- Problem details: Write out the line with "Tower of Heaven" and every later line through the end of the data below, exactly as given, with no pictures in the copy.

[Captioned web image data]
▬▬▬

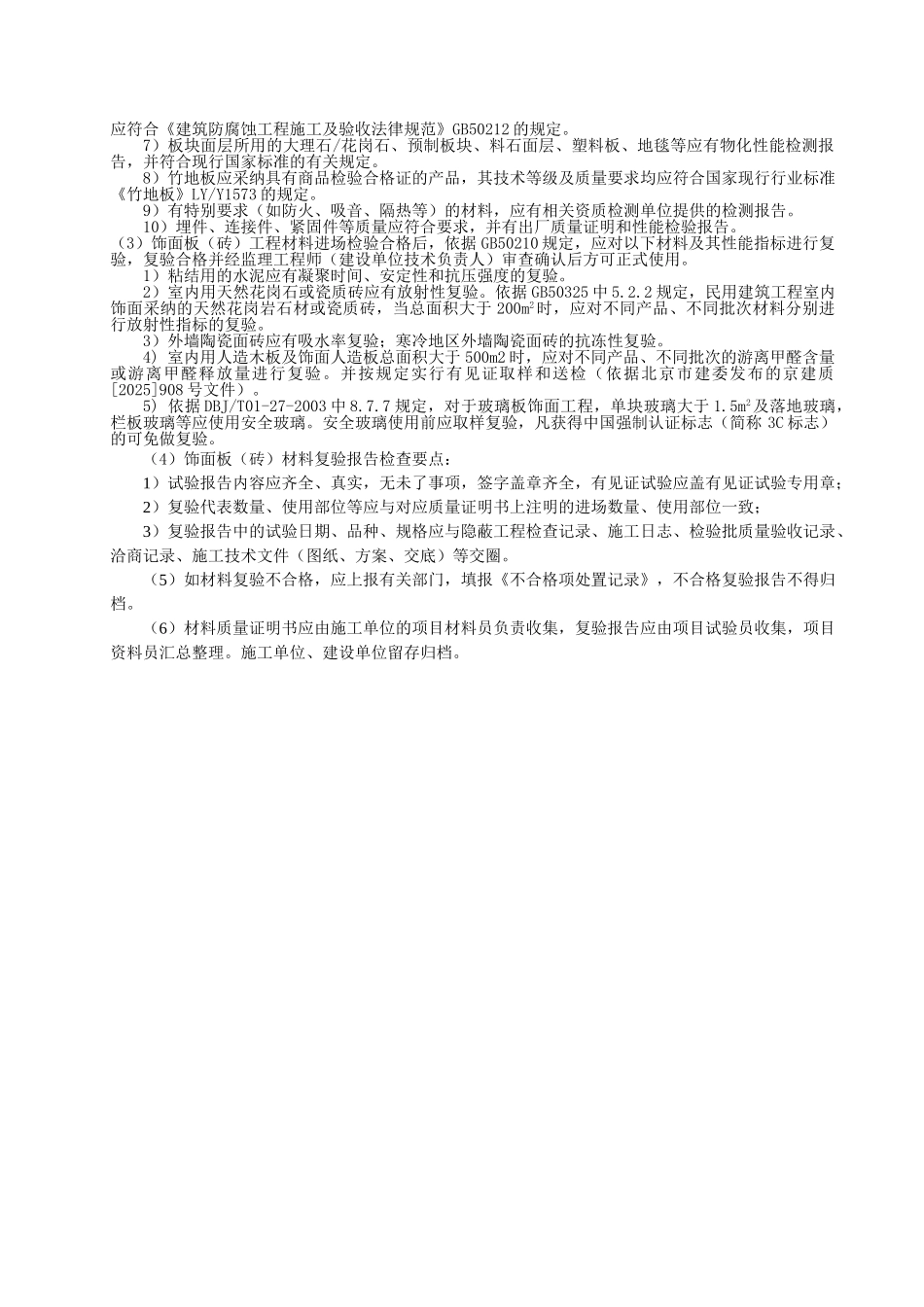 8.4.9装饰装修工程施工物资资料检查要点_第3页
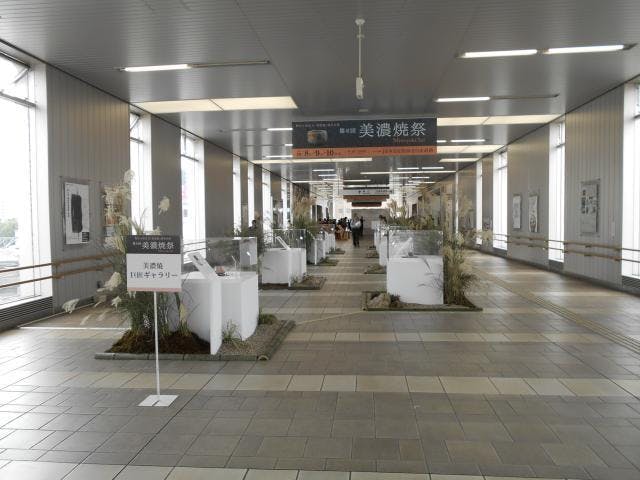 【2021年規模縮小】美濃焼祭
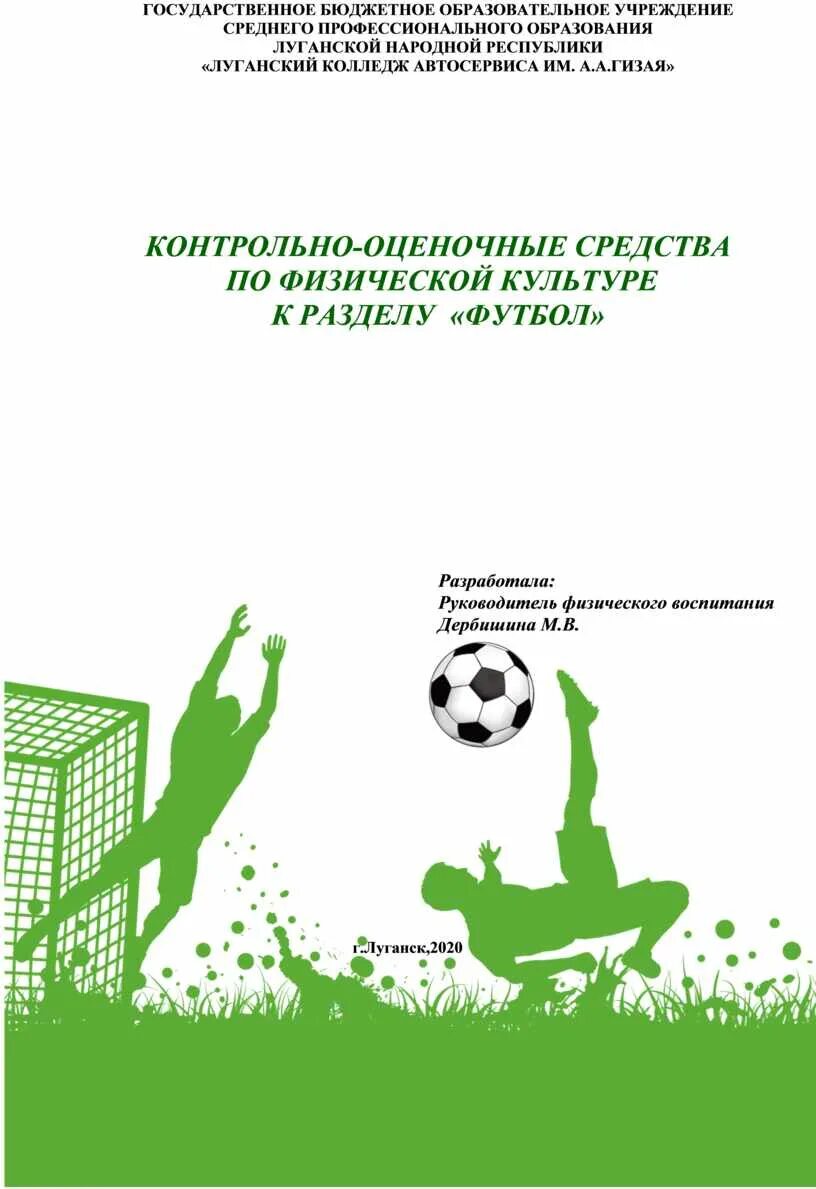 Поздравление команды с победой. Футбол турнир слова. Плакат на соревнования по футболу. Футбол турнир слова. Футбол турнир слова.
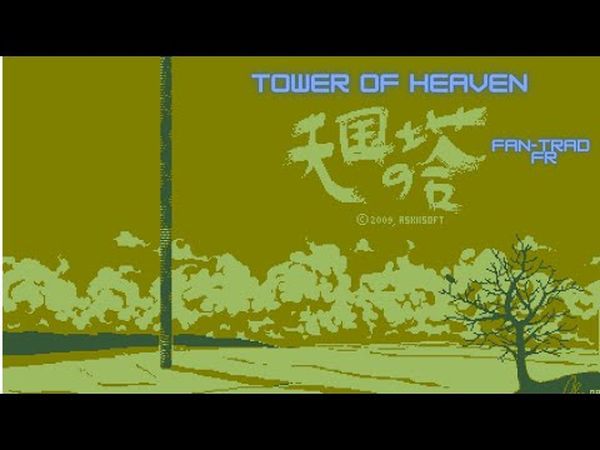 Tower of Heaven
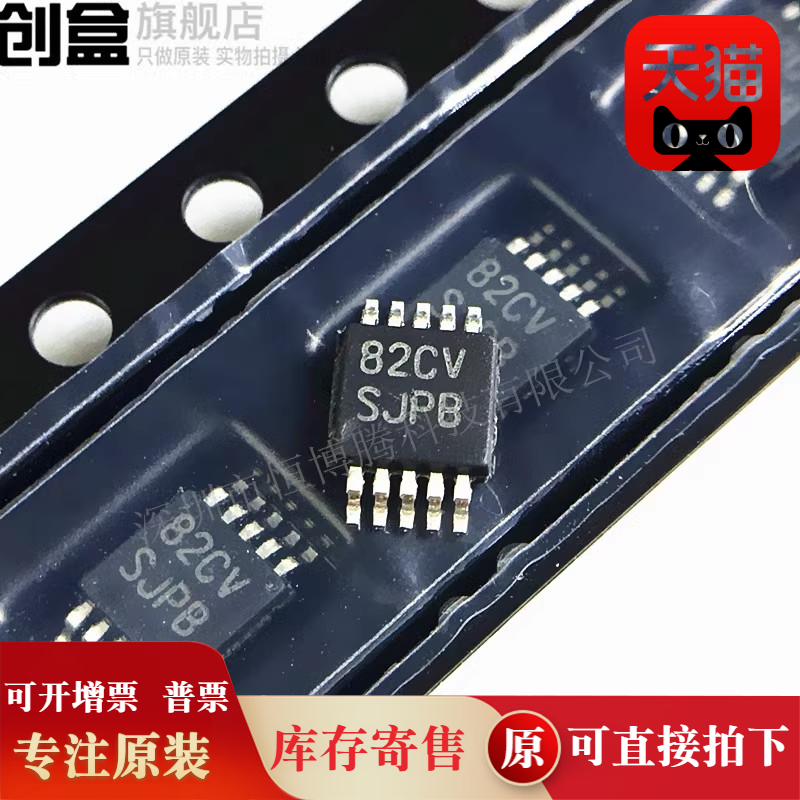LM3881MMX/NOPB/3489/3488/3485/3481/3478/3477/3445/3444/3402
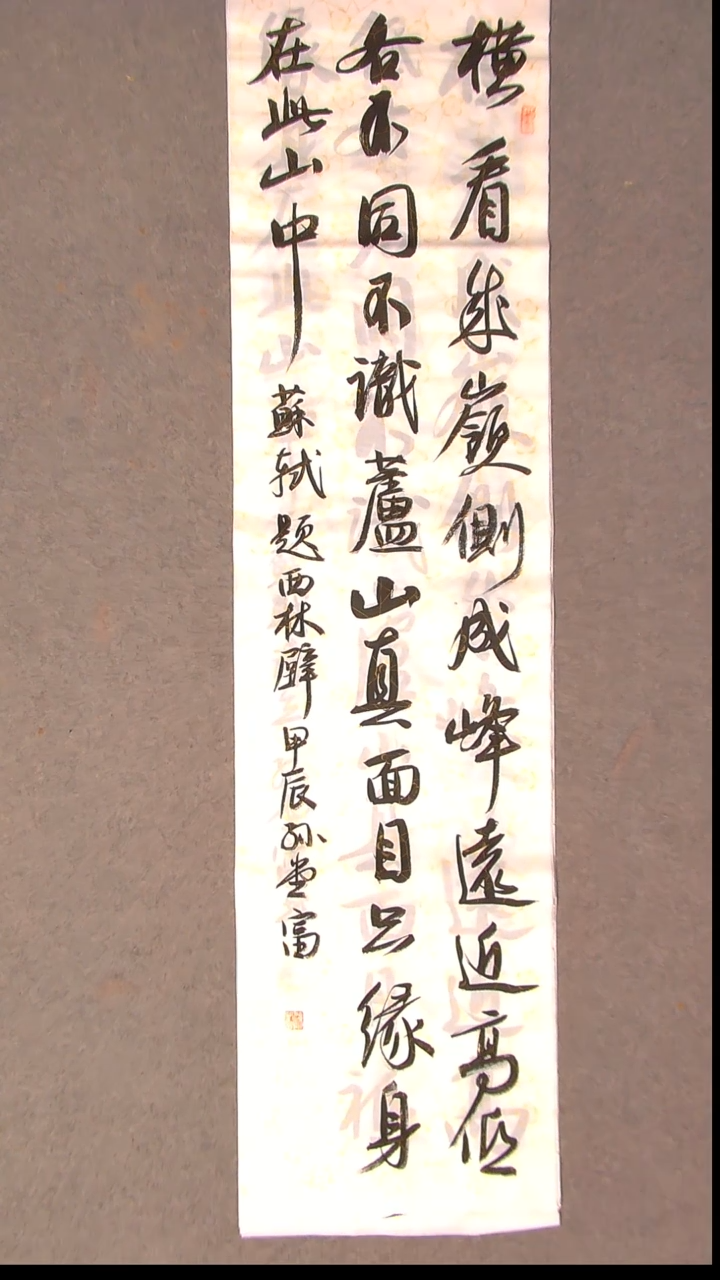 书法孙堂富  山东临沂138*34四平尺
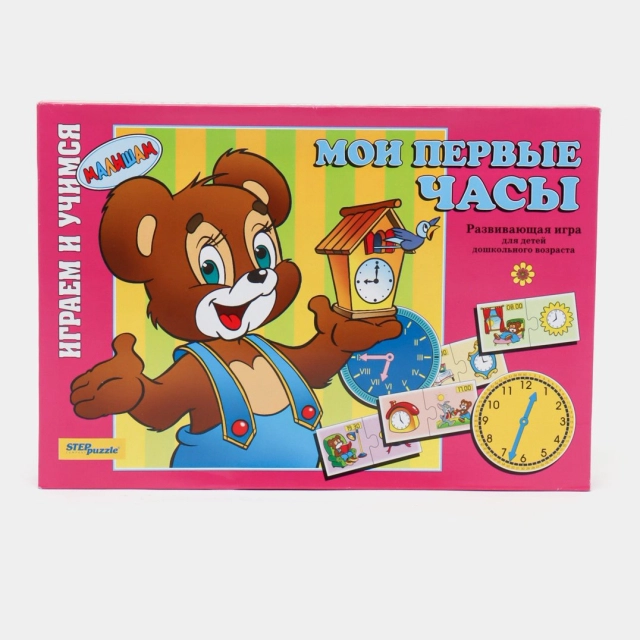 "Mening birinchi soatim" bolalar stol o&lsquo;yini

▬▬▬

- Solution below:
 Tower of Heaven
LM3881MMX/NOPB/3489/3488/3485/3481/3478/3477/3445/3444/3402
 书法孙堂富  山东临沂138*34四平尺
 "Mening birinchi soatim" bolalar stol o&lsquo;yini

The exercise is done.